Spatial relation data
= = = = = = =
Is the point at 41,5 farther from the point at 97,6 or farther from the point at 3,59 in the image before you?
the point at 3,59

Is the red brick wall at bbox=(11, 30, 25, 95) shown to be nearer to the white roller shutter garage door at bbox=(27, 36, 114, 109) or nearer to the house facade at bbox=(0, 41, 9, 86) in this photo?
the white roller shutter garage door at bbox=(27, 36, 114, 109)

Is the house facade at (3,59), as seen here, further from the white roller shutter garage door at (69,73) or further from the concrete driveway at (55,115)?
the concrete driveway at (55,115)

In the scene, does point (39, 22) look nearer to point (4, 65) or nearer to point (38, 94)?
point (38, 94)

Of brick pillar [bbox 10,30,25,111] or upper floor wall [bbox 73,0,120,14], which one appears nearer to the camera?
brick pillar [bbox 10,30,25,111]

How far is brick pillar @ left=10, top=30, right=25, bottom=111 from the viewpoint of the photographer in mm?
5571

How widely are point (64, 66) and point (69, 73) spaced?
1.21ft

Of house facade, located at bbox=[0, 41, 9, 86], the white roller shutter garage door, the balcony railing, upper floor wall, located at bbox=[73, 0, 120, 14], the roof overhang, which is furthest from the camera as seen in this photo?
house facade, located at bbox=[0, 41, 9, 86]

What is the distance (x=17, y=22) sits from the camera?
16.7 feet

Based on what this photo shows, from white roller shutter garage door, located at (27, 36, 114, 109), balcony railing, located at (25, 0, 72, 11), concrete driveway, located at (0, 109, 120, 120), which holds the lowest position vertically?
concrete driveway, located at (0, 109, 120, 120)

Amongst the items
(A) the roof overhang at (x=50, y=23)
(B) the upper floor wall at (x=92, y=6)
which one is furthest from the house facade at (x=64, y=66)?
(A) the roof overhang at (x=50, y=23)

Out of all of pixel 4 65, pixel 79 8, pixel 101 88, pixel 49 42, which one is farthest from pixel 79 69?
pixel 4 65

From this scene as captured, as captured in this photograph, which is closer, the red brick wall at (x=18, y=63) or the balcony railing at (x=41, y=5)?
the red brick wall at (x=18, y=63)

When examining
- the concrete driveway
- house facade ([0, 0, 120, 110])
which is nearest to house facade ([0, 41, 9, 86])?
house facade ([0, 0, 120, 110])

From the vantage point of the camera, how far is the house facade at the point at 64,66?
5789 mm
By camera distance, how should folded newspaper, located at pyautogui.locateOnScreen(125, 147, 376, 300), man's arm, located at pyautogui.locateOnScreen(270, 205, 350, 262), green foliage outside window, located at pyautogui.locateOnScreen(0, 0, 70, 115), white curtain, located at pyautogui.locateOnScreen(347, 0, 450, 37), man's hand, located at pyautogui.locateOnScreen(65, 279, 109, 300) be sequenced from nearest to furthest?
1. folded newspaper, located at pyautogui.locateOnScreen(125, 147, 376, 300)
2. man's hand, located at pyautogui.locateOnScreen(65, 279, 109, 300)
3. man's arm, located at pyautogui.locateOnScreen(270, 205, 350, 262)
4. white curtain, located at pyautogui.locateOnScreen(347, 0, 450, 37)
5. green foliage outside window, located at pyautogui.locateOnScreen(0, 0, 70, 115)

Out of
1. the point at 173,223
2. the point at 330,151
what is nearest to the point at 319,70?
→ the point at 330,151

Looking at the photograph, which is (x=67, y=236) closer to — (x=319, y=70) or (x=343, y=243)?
= = = = = = =
> **Do this**: Arrange every line of the entries above as a Markdown table with two columns, Row and Text. Number the rows in order and leave out the blank lines.

> **Response to this exercise**:
| Row | Text |
|---|---|
| 1 | Is the point at 41,5 farther from the point at 97,6 or farther from the point at 3,59 in the image before you? |
| 2 | the point at 3,59 |
| 3 | Is the red brick wall at bbox=(11, 30, 25, 95) shown to be nearer to the white roller shutter garage door at bbox=(27, 36, 114, 109) or nearer to the house facade at bbox=(0, 41, 9, 86) in this photo? |
| 4 | the white roller shutter garage door at bbox=(27, 36, 114, 109) |
| 5 | Is the house facade at (3,59), as seen here, further from the white roller shutter garage door at (69,73) or further from the concrete driveway at (55,115)? |
| 6 | the concrete driveway at (55,115) |
| 7 | In the scene, does point (39, 22) look nearer to point (4, 65) or nearer to point (38, 94)? |
| 8 | point (38, 94) |
| 9 | Of brick pillar [bbox 10,30,25,111] or upper floor wall [bbox 73,0,120,14], which one appears nearer to the camera? |
| 10 | brick pillar [bbox 10,30,25,111] |
| 11 | How far is brick pillar @ left=10, top=30, right=25, bottom=111 from the viewpoint of the photographer in mm? |
| 12 | 5571 |
| 13 | How widely are point (64, 66) and point (69, 73) spaced? |
| 14 | 1.21ft |
| 15 | Of house facade, located at bbox=[0, 41, 9, 86], the white roller shutter garage door, the balcony railing, upper floor wall, located at bbox=[73, 0, 120, 14], the roof overhang, which is furthest from the camera as seen in this photo? |
| 16 | house facade, located at bbox=[0, 41, 9, 86] |
| 17 | What is the distance (x=17, y=22) sits from the camera? |
| 18 | 16.7 feet |
| 19 | Based on what this photo shows, from white roller shutter garage door, located at (27, 36, 114, 109), balcony railing, located at (25, 0, 72, 11), concrete driveway, located at (0, 109, 120, 120), which holds the lowest position vertically? |
| 20 | concrete driveway, located at (0, 109, 120, 120) |
| 21 | Amongst the items |
| 22 | (A) the roof overhang at (x=50, y=23) |
| 23 | (B) the upper floor wall at (x=92, y=6) |
| 24 | which one is furthest from the house facade at (x=64, y=66)? |
| 25 | (A) the roof overhang at (x=50, y=23) |
| 26 | Out of all of pixel 4 65, pixel 79 8, pixel 101 88, pixel 49 42, which one is farthest from pixel 79 69? |
| 27 | pixel 4 65 |
| 28 | From this scene as captured, as captured in this photograph, which is closer, the red brick wall at (x=18, y=63) or the balcony railing at (x=41, y=5)? |
| 29 | the red brick wall at (x=18, y=63) |
| 30 | When examining |
| 31 | - the concrete driveway |
| 32 | - house facade ([0, 0, 120, 110]) |
| 33 | which is nearest to house facade ([0, 41, 9, 86])? |
| 34 | house facade ([0, 0, 120, 110]) |
| 35 | From the vantage point of the camera, how far is the house facade at the point at 64,66? |
| 36 | 5789 mm |
| 37 | By camera distance, how should folded newspaper, located at pyautogui.locateOnScreen(125, 147, 376, 300), man's arm, located at pyautogui.locateOnScreen(270, 205, 350, 262), green foliage outside window, located at pyautogui.locateOnScreen(0, 0, 70, 115), white curtain, located at pyautogui.locateOnScreen(347, 0, 450, 37), man's hand, located at pyautogui.locateOnScreen(65, 279, 109, 300) be sequenced from nearest to furthest? |
| 38 | 1. folded newspaper, located at pyautogui.locateOnScreen(125, 147, 376, 300) |
| 39 | 2. man's hand, located at pyautogui.locateOnScreen(65, 279, 109, 300) |
| 40 | 3. man's arm, located at pyautogui.locateOnScreen(270, 205, 350, 262) |
| 41 | 4. white curtain, located at pyautogui.locateOnScreen(347, 0, 450, 37) |
| 42 | 5. green foliage outside window, located at pyautogui.locateOnScreen(0, 0, 70, 115) |
| 43 | Out of |
| 44 | 1. the point at 173,223 |
| 45 | 2. the point at 330,151 |
| 46 | what is nearest to the point at 319,70? |
| 47 | → the point at 330,151 |
| 48 | Looking at the photograph, which is (x=67, y=236) closer to — (x=319, y=70) or (x=343, y=243)? |